### Фрагмент:
==*==
Об этой терминологии можно много спорить, и отношения между Августином и каппадокийцами можно формулировать по-разному. Но для нас сейчас важно то, что Августин впервые назвал неоплатоническое первоединство личностью. Для языческих неоплатоников это первоединство, конечно, тоже было в конце концов личностью. Но не имея опыта личности, они вовсе не называли свое первоединство личностью, а понимали его математически, эстетически, в конце концов, понятийно, не давая ему никакого собственного имени и не признавая за ним никакой мифологии, то есть никакой священной истории.

Деятели первого собора, в противоположность этому, конечно, исходили из опыта мировой и надмирной личности. Но и они все же не придумали этого термина, а продолжали пользоваться общим термином "сущность"; а так как в порядке борьбы с субординационизмом они понимают три лица как вполне равнозначные, то для этого они и употребляли термин "субстанция", то есть говорили о трех ипостасях. У Августина с этим не было существенной разницы, но термин "личность" все-таки вносил гораздо большую ясность во всю эту проблему и уже навсегда преграждал всякий путь к субординации.

г) Впрочем, и это для нас не так важно. Для нас важно сейчас то, что нашелся наконец такой термин, который действительно был переходным между язычеством и христианством. С одной стороны, личность в ее августиновском понимании носила на себе решительно все черты неоплатонического первоединства. А с другой стороны, термин "личность" был весьма глубоким ответом на христианское вероучение о личности, которая выше всего и даже выше самого космоса. Само собой разумеется, поскольку это было переходное время, то "личность" сколько угодно можно было понимать по-язычески, и тогда она оказывалась только предельным обобщением самой же природы и чувственно-материального космоса. А с другой стороны, этот термин в тогдашние времена можно было понимать и чисто христиански; и тогда это уже была не природа и не был космос, но личность, которая создала и самое природу, и сам космос.
==*==
Сохранённые записи
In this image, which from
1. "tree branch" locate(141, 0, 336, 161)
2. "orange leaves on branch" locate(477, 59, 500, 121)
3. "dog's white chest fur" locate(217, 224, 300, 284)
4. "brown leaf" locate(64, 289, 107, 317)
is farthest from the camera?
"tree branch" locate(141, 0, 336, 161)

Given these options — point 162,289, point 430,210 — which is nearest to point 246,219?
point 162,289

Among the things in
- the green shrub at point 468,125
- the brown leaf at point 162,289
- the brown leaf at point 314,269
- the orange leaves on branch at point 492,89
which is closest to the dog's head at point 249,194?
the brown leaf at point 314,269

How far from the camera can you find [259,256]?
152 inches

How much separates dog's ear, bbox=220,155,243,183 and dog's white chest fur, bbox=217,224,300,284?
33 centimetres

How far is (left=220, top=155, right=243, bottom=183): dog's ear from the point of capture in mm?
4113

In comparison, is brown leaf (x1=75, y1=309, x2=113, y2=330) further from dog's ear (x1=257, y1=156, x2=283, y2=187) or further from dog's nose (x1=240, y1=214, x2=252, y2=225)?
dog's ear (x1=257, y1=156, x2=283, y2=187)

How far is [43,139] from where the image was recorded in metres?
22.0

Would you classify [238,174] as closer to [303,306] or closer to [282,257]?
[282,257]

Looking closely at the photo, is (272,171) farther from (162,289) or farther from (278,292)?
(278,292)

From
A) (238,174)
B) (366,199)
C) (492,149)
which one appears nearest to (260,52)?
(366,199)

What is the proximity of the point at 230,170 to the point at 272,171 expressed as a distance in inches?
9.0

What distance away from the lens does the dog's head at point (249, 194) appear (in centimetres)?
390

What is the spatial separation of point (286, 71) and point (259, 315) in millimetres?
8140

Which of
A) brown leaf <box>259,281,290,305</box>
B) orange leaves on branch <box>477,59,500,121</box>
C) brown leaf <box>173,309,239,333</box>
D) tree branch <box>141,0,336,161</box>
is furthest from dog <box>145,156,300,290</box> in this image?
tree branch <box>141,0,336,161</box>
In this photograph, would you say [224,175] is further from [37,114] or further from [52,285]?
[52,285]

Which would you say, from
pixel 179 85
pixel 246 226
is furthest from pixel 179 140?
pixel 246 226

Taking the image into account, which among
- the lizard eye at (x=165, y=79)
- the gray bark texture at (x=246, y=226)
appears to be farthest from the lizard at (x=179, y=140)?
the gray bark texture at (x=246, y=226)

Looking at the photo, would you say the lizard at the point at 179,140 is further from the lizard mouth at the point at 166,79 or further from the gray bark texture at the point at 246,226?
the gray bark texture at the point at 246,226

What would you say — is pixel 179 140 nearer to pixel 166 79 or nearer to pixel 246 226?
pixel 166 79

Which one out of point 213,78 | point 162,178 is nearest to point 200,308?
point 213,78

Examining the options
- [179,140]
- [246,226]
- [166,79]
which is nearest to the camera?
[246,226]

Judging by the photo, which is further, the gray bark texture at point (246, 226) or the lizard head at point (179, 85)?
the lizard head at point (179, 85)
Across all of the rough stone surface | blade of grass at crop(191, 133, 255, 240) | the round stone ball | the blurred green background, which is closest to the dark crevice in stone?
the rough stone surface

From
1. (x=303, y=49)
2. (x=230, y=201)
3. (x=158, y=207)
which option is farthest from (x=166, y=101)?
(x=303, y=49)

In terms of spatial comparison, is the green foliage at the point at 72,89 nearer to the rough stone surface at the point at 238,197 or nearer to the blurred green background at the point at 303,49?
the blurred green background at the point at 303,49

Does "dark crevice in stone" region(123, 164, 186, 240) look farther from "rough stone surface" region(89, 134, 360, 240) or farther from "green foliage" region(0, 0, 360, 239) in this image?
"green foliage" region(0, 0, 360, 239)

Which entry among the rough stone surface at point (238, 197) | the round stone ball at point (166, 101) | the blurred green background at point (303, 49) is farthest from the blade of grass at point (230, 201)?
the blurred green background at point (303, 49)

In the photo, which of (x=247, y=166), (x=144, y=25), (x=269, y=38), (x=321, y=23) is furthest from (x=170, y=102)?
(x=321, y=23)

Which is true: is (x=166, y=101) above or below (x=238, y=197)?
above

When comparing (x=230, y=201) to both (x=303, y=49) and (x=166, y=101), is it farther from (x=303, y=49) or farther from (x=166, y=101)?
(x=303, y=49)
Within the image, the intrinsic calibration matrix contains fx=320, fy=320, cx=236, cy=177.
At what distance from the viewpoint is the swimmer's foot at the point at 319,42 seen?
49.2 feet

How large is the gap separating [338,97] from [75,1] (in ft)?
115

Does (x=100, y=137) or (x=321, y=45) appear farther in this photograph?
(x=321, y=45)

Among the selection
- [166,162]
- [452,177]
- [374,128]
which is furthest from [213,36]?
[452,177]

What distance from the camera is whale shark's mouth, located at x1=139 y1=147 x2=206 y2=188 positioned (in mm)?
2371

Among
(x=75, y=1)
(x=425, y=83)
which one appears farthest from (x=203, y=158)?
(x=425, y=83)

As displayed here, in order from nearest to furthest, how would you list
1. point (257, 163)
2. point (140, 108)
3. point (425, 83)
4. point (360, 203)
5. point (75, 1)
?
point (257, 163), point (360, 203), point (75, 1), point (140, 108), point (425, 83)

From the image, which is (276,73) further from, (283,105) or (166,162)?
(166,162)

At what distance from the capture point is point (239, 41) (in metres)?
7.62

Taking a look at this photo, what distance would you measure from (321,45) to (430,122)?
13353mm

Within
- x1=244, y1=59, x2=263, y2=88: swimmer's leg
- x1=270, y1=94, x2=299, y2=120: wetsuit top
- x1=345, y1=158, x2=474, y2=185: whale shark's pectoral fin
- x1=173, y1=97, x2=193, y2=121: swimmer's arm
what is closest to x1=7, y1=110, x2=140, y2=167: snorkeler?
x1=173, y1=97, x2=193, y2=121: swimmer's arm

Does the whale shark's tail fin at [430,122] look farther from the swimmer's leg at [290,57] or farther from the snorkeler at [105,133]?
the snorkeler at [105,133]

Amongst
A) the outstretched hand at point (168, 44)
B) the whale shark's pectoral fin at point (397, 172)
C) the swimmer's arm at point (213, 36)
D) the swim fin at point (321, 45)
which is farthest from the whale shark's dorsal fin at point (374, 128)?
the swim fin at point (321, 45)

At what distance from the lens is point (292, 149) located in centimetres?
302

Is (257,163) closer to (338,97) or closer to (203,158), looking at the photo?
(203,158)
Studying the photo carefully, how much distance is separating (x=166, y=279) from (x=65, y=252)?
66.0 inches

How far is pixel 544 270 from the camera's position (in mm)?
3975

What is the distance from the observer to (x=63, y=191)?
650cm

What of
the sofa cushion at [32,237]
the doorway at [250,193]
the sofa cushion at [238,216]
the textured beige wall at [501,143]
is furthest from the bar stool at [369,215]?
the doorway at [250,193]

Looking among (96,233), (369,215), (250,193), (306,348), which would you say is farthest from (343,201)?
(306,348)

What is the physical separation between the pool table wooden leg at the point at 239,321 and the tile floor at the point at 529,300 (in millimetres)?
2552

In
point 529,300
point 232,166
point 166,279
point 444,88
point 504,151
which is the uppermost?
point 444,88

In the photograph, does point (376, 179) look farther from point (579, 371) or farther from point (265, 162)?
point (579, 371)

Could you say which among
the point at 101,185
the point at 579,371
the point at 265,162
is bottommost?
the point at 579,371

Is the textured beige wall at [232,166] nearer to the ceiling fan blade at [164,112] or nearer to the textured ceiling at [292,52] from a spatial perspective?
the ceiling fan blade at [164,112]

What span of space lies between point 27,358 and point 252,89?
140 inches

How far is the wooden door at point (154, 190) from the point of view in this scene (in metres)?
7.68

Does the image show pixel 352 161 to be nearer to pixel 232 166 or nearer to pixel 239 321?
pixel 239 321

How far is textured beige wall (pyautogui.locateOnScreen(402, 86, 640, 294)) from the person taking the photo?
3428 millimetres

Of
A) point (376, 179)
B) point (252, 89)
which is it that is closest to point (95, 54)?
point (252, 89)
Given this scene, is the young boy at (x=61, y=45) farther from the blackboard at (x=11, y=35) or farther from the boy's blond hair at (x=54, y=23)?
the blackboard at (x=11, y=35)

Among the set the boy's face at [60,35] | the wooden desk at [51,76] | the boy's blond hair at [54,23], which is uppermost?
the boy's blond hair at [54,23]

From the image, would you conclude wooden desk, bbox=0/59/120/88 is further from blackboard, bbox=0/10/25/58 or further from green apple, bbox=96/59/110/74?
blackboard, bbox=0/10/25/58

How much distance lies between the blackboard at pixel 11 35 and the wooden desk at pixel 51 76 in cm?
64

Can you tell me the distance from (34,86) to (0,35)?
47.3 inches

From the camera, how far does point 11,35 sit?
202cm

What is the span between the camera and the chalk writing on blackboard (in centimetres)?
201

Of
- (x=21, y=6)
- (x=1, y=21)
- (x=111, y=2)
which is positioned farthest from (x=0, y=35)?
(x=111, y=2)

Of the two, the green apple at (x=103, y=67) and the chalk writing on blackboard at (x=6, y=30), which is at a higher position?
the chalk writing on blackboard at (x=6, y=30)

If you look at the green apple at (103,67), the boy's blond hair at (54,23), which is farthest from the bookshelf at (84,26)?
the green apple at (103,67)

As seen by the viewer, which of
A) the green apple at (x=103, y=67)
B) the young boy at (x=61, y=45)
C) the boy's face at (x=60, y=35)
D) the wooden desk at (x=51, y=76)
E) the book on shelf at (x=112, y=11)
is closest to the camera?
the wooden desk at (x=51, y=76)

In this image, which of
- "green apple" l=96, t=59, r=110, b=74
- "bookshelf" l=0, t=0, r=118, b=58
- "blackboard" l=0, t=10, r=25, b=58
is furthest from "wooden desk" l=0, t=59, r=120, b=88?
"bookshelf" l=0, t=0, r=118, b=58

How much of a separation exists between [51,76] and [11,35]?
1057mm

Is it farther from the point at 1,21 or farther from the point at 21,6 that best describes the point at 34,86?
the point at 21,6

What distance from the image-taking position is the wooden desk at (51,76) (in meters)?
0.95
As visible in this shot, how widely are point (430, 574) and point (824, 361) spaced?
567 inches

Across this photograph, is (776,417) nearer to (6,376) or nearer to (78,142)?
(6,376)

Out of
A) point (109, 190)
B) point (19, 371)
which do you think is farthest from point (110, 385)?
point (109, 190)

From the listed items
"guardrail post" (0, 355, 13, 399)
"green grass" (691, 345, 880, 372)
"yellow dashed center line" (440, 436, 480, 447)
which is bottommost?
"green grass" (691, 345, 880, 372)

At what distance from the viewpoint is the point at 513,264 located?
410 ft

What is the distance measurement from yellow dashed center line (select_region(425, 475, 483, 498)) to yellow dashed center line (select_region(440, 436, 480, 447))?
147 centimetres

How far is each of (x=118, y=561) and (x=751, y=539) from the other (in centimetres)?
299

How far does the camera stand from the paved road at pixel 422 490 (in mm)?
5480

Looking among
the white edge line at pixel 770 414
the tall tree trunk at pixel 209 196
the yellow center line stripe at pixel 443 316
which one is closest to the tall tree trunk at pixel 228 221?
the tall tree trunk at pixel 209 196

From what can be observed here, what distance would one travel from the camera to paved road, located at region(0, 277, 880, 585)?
==*==
### Задание:
Перечислите все различные слова, которые во фрагменте о понятии личности у Августина заключены в кавычки.

### Полный ответ:
Во фрагменте в кавычки заключены три различных слова: "сущность", "субстанция" и "личность".